> **WHAT YOU WILL DO**:
Within the entries below, please retype exactly the lines starting with the line that has "tattoo geometric instagram" and going on through the line that has "Koulu oli perjantaiyönä", but not the pictures.

> **DATA TO EXAMINE**:

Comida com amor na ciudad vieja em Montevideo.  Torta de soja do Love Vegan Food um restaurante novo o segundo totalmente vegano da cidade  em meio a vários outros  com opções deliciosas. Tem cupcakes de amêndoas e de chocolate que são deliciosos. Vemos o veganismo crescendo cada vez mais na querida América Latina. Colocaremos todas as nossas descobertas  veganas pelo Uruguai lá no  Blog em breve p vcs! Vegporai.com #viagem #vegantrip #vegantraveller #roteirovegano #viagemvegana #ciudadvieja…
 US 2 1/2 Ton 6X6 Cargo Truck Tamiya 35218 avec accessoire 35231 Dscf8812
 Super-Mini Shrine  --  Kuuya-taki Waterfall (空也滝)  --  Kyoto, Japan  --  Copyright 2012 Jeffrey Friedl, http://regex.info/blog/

* * *

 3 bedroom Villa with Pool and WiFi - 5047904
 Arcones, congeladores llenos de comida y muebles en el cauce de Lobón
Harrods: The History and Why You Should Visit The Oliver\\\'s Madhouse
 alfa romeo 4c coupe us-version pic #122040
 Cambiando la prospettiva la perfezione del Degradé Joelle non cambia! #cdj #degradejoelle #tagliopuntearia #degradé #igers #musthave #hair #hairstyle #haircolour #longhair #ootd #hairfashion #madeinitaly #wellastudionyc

* * *

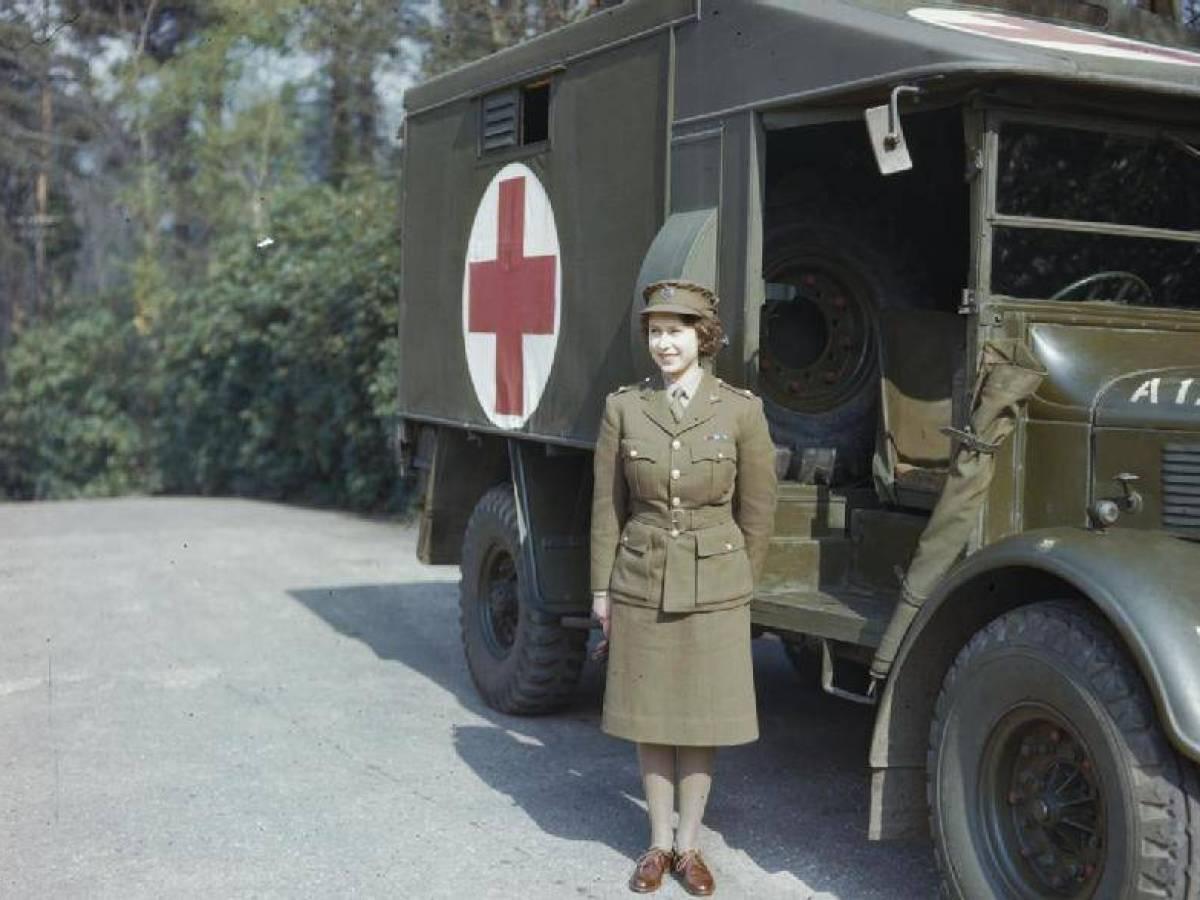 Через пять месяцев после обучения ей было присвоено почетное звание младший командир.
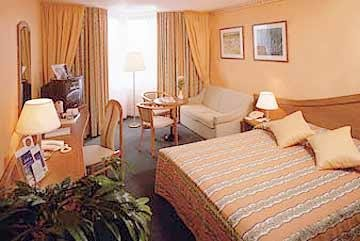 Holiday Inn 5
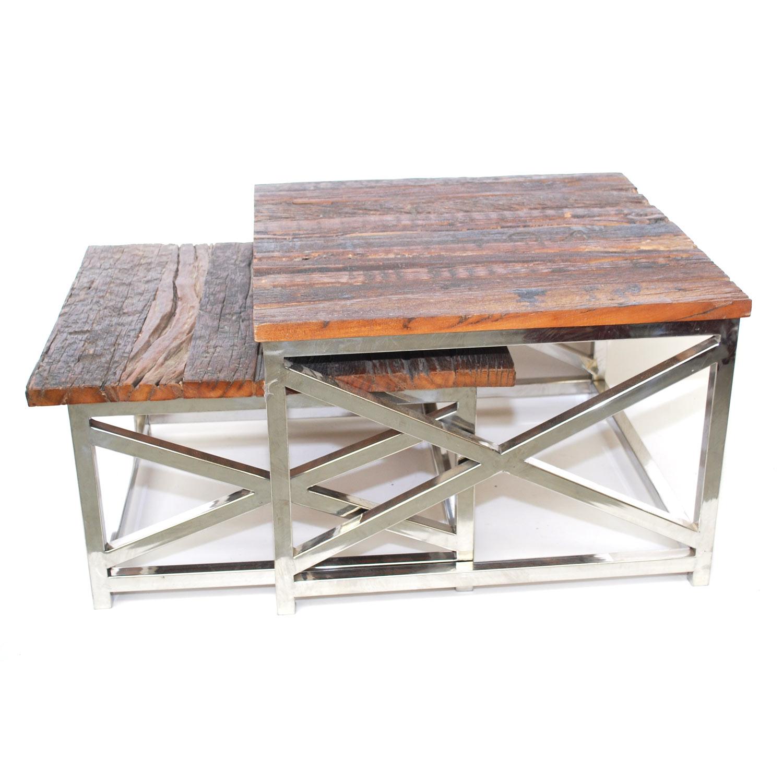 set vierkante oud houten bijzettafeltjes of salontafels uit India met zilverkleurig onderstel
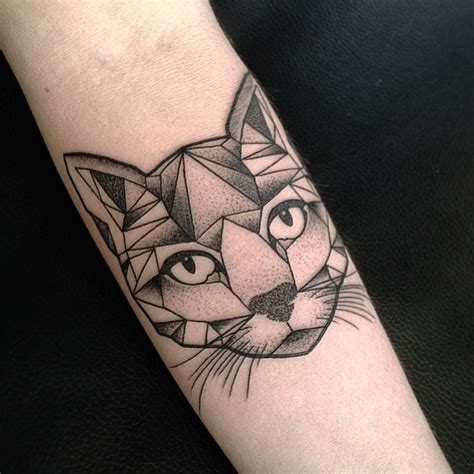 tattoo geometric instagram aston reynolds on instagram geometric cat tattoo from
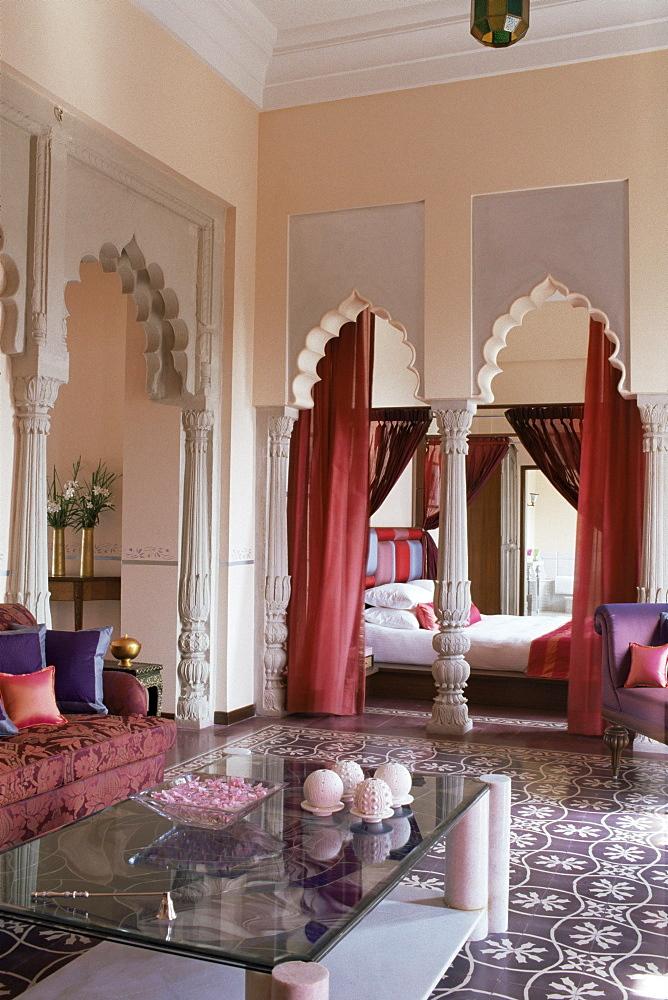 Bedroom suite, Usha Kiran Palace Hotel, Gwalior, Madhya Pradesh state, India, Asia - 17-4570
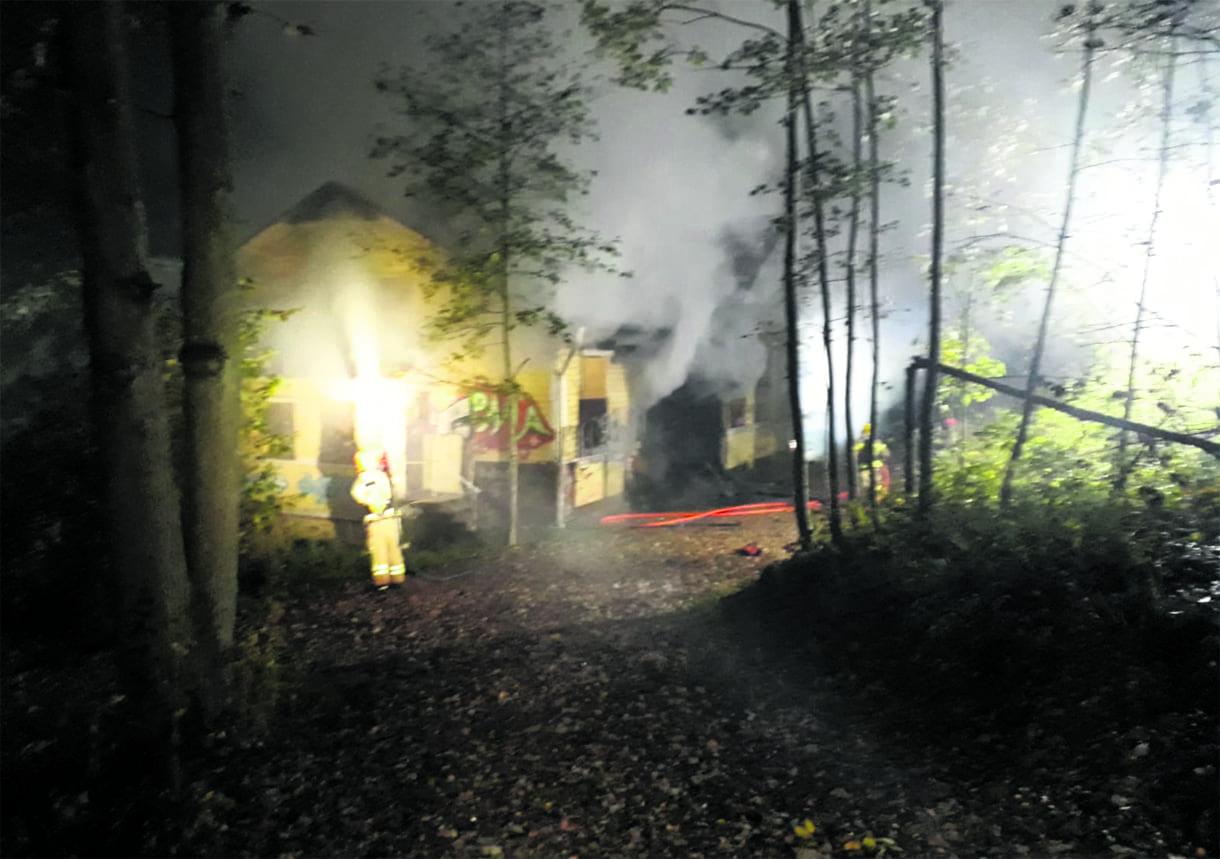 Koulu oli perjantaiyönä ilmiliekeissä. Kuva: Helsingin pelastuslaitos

> **RESULT OF THE EXERCISE**:
 tattoo geometric instagram aston reynolds on instagram geometric cat tattoo from
 Bedroom suite, Usha Kiran Palace Hotel, Gwalior, Madhya Pradesh state, India, Asia - 17-4570
 Koulu oli perjantaiyönä ilmiliekeissä. Kuva: Helsingin pelastuslaitos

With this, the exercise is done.